How many lines of the entries below contain the string "instances"? Reply with the number only.
>> begin Dataset excerpts
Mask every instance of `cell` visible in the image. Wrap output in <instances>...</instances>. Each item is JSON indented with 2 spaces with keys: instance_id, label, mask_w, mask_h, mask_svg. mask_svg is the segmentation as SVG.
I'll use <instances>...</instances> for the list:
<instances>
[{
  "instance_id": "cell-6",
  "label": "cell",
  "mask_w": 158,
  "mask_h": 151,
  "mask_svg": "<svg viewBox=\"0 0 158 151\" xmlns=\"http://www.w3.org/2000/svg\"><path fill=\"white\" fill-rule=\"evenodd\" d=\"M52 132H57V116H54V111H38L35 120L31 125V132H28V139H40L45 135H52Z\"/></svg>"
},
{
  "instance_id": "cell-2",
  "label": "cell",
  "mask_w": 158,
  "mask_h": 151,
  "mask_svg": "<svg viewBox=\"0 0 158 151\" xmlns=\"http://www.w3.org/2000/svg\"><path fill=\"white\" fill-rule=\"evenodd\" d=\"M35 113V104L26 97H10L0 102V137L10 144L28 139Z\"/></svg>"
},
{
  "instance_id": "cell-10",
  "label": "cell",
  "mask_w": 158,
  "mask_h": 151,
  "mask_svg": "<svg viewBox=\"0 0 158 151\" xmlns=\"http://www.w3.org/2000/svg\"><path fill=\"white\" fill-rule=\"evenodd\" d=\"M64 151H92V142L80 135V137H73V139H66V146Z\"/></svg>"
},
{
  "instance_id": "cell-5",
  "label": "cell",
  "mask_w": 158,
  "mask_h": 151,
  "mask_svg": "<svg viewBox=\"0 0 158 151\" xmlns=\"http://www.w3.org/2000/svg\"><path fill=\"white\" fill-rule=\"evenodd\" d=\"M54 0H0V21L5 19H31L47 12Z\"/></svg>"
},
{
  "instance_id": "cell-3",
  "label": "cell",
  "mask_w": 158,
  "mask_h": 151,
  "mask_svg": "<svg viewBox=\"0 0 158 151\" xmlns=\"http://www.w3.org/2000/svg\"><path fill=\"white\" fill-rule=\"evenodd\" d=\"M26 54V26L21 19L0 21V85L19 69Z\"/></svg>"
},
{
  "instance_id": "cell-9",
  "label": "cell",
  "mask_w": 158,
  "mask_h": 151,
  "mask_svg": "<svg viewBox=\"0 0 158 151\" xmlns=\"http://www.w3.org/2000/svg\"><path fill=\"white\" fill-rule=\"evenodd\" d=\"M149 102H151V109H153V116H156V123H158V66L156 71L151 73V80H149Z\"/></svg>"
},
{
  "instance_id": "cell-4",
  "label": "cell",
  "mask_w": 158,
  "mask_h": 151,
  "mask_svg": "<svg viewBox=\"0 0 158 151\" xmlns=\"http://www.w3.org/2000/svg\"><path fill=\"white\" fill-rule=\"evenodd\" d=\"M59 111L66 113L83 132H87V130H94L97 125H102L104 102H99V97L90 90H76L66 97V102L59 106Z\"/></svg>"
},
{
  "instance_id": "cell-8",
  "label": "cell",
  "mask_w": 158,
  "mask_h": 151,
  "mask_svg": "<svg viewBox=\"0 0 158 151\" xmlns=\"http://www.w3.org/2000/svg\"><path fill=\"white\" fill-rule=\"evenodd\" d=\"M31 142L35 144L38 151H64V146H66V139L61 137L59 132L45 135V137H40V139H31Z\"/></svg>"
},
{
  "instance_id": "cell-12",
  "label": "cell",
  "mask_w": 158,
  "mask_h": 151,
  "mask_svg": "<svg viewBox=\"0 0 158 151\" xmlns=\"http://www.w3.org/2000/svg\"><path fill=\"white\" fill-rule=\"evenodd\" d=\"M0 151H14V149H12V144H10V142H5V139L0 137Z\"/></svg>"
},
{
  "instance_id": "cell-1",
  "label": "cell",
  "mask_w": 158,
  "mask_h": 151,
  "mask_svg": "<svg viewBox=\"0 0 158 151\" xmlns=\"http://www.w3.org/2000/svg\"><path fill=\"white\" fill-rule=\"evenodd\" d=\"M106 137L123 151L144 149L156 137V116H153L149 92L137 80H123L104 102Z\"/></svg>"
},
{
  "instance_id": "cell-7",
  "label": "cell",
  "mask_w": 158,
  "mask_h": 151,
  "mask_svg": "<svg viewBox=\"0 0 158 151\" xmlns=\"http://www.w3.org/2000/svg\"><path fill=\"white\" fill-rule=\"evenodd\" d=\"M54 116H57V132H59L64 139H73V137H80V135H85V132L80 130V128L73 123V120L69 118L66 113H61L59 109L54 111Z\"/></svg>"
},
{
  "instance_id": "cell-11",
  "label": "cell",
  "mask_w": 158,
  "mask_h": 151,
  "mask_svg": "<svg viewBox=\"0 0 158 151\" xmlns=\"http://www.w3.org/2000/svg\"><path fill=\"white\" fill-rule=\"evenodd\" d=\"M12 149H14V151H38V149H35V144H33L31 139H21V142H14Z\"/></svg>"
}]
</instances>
>> end Dataset excerpts
# Response to this task
4